== TRY IT ==
From the line with "Riding the Waves: Witness" through the last line of the records below, both ends included, transcribe only those lines, exactly, and omit the pictures.
-----
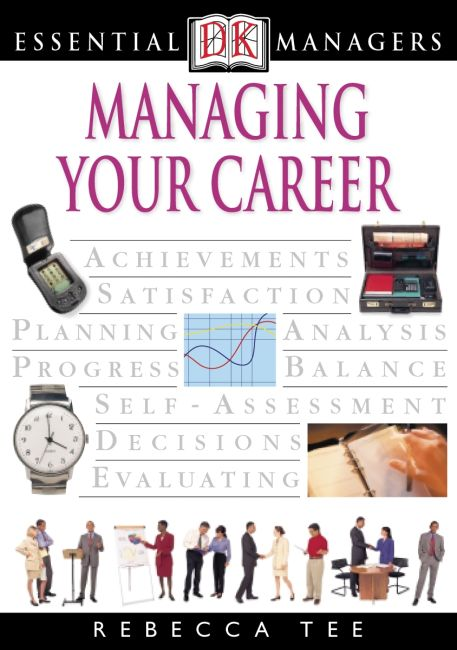 eBook cover of DK Essential Managers: Managing Your Career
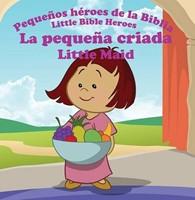 La Pequeña Criada - Little Maid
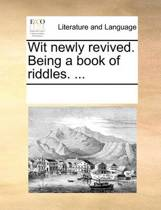 Wit Newly Revived. Being a Book of Riddles.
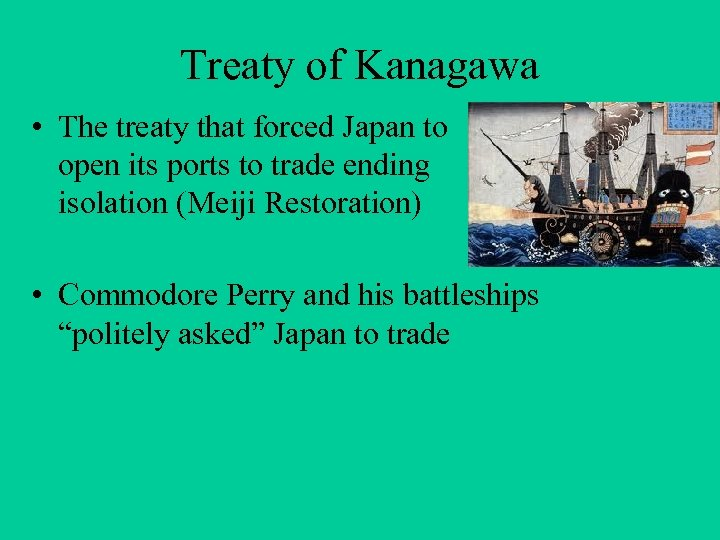 Treaty of Kanagawa • The treaty that forced Japan to open its ports to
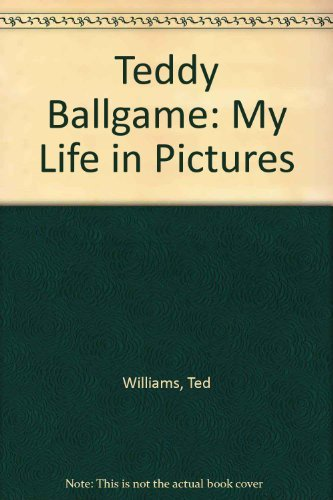Teddy Ballgame: My Life in Pictures (0973144300) by Williams, Ted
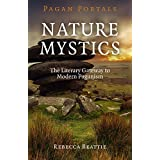 Pagan Portals - Nature Mystics: The Literary Gateway To Modern Paganism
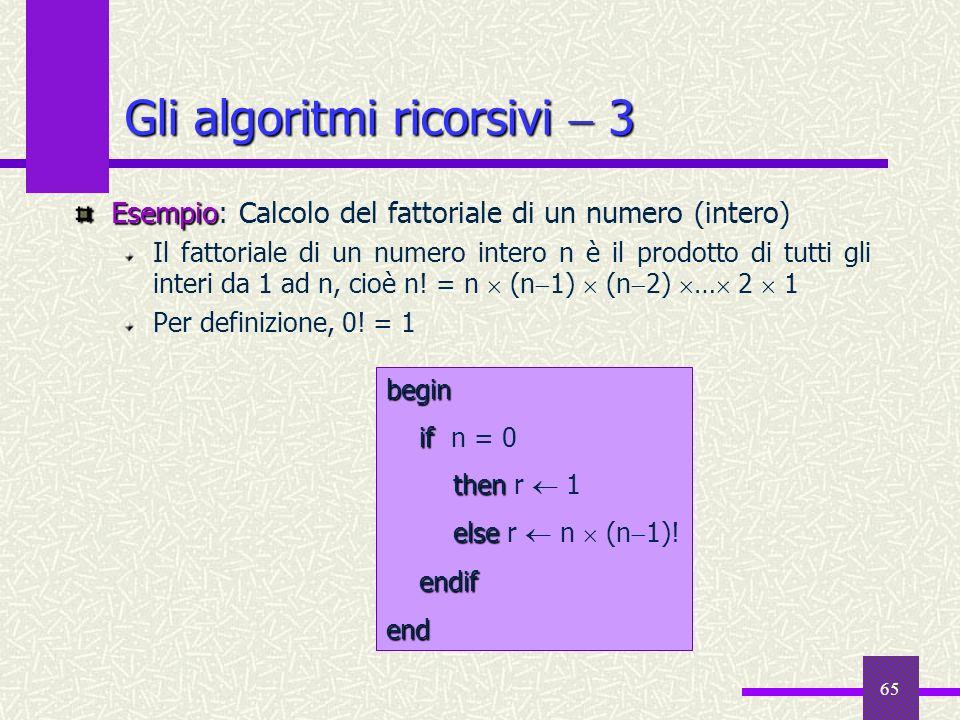 Gli algoritmi ricorsivi  3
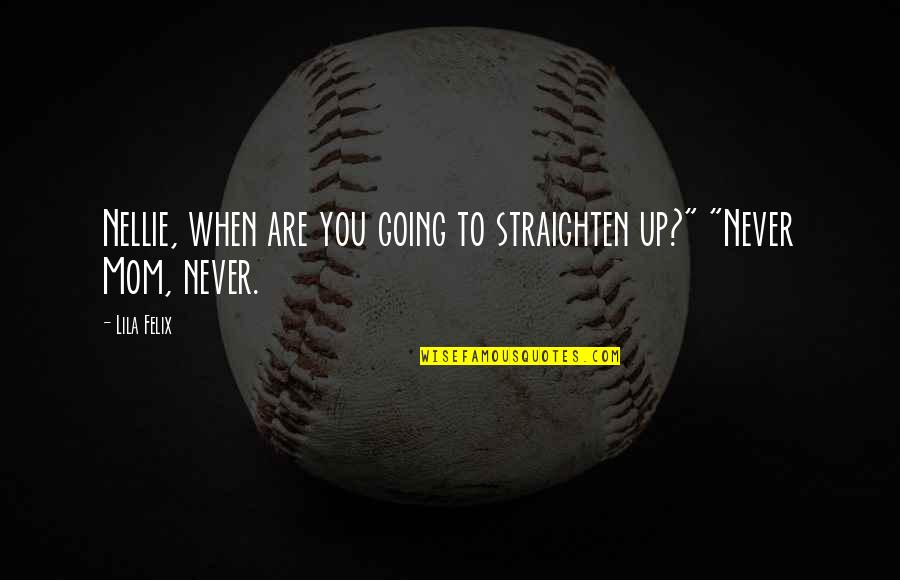 """You Never Grow Up Quotes By Lila Felix: Nellie, when are you going to straighten up?"""""""
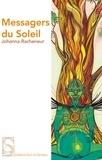Johanna Racheneur - Messagers du soleil.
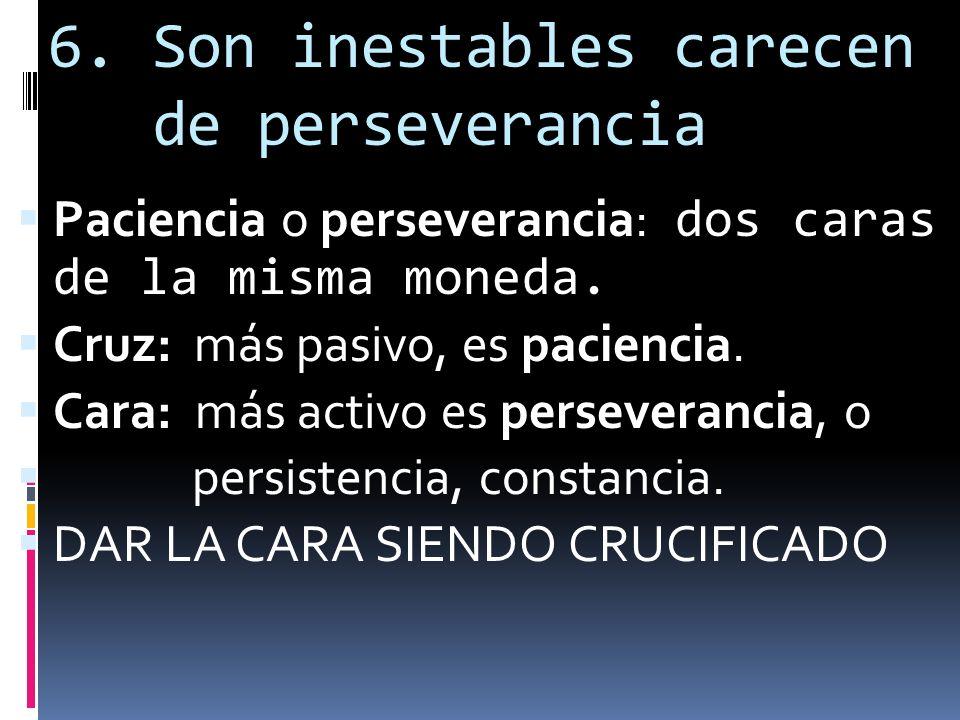 6. Son inestables carecen de perseverancia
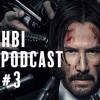 HBI Episode 3 - John Wick: Chapter 2
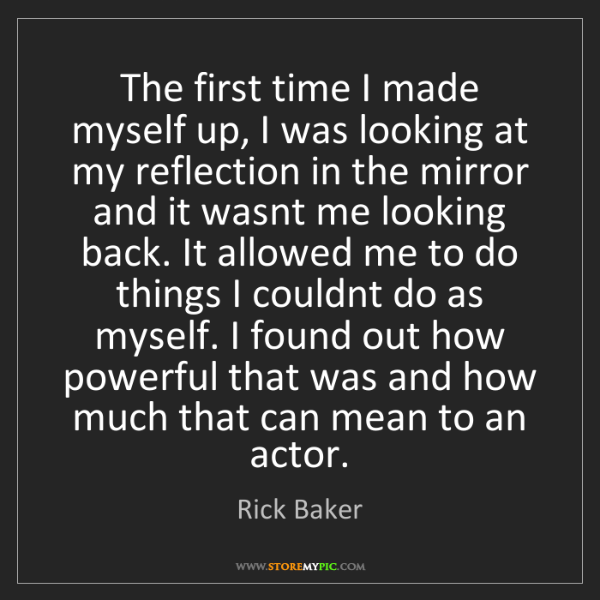 Rick Baker: The first time I made myself up, I was looking at my...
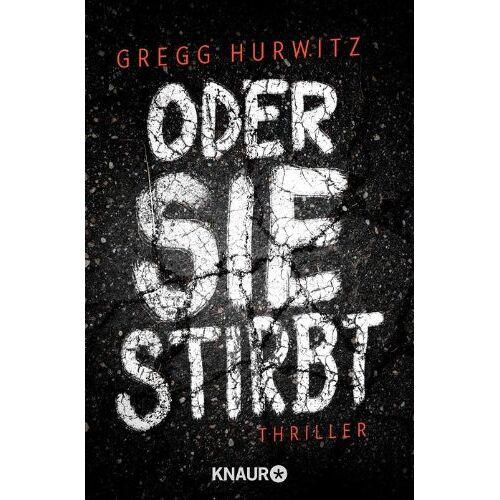 Gregg Hurwitz - Oder sie stirbt: Thriller - Preis vom 06.05.2021 04:54:26 h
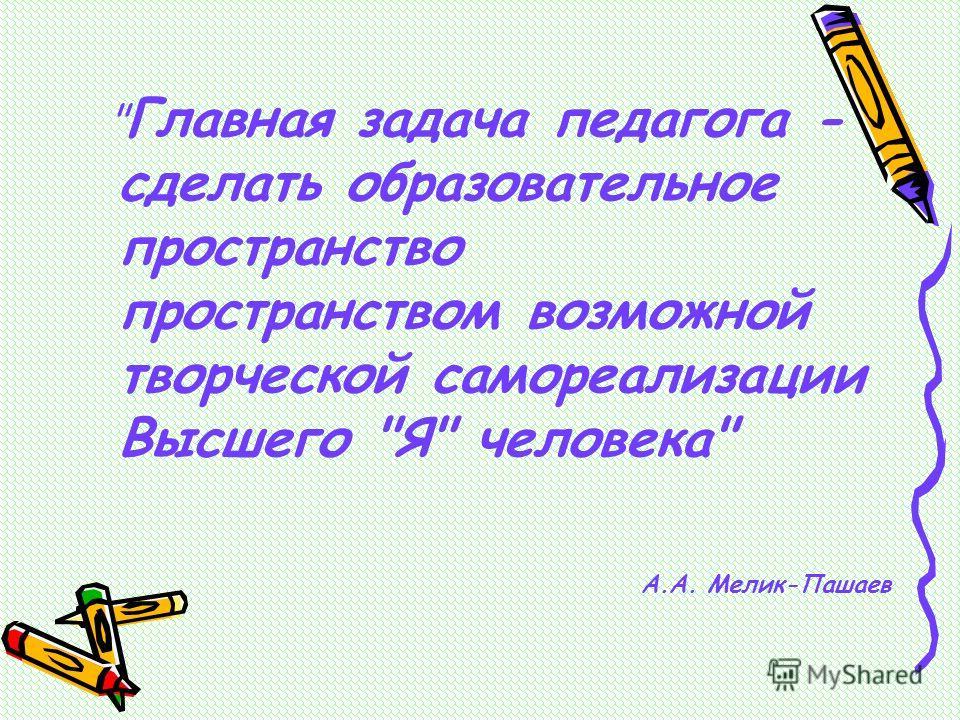 Главная задача педагога - сделать образовательное пространство пространством возможной творческой самореализации Высшего Я человека А.А. Мелик-Пашаев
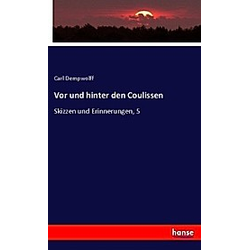 Vor und hinter den Coulissen. Carl Dempwolff  - Buch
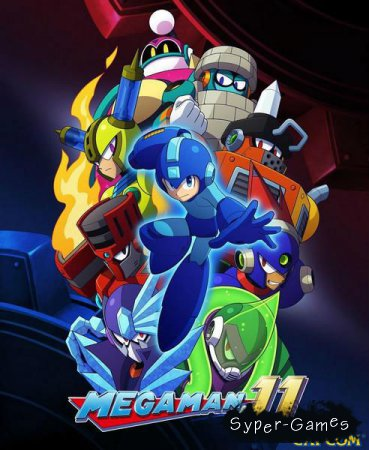 Mega Man 11 (2018/ENG/Multi/Steam-Rip)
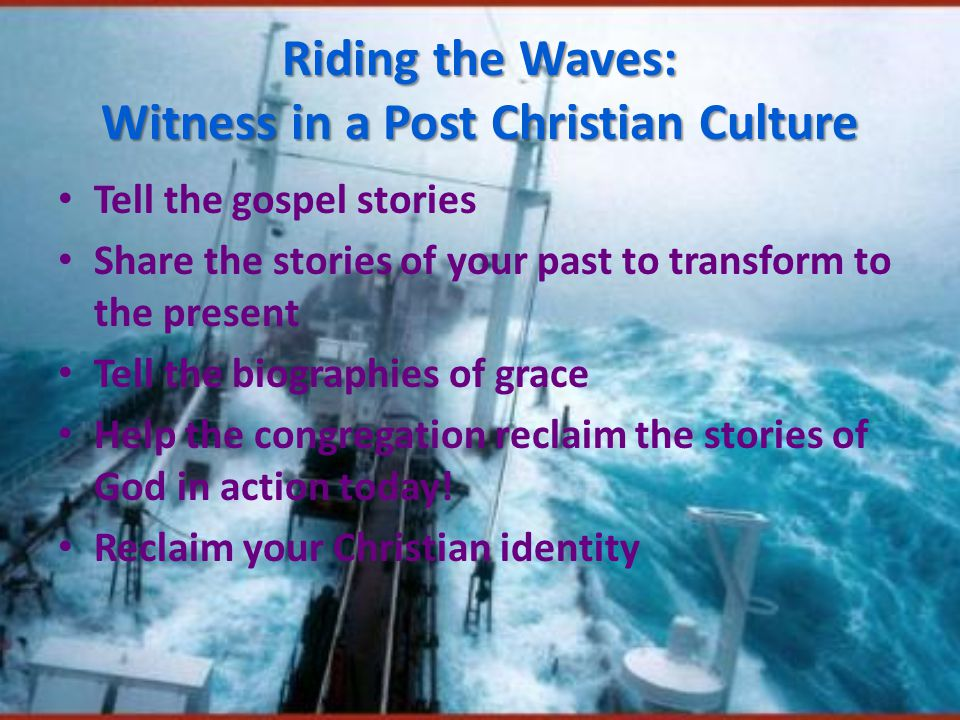 Riding the Waves: Witness in a Post Christian Culture Tell the gospel stories Share the stories of your past to transform to the present Tell the biographies of grace Help the congregation reclaim the stories of God in action today.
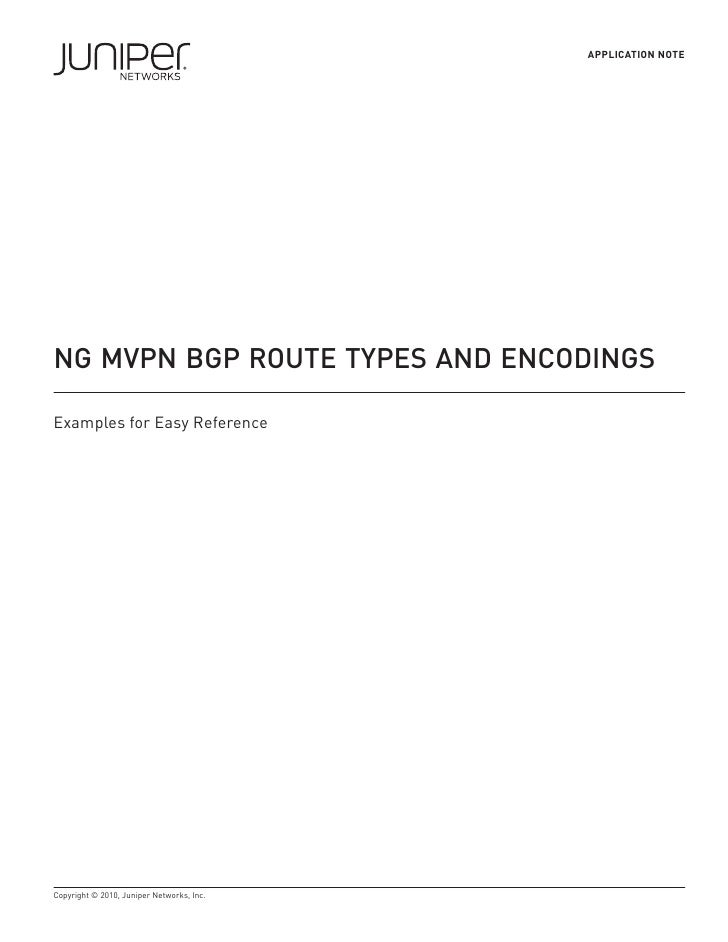 APPLICATION NOTE     NG MVPN BGP ROUTE TYPES AND ENCODINGS  Examples for Easy Reference     Copyright © 2010, Juniper Netw...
-----
== FINISHED TASK ==
 Riding the Waves: Witness in a Post Christian Culture Tell the gospel stories Share the stories of your past to transform to the present Tell the biographies of grace Help the congregation reclaim the stories of God in action today.
 APPLICATION NOTE     NG MVPN BGP ROUTE TYPES AND ENCODINGS  Examples for Easy Reference     Copyright © 2010, Juniper Netw...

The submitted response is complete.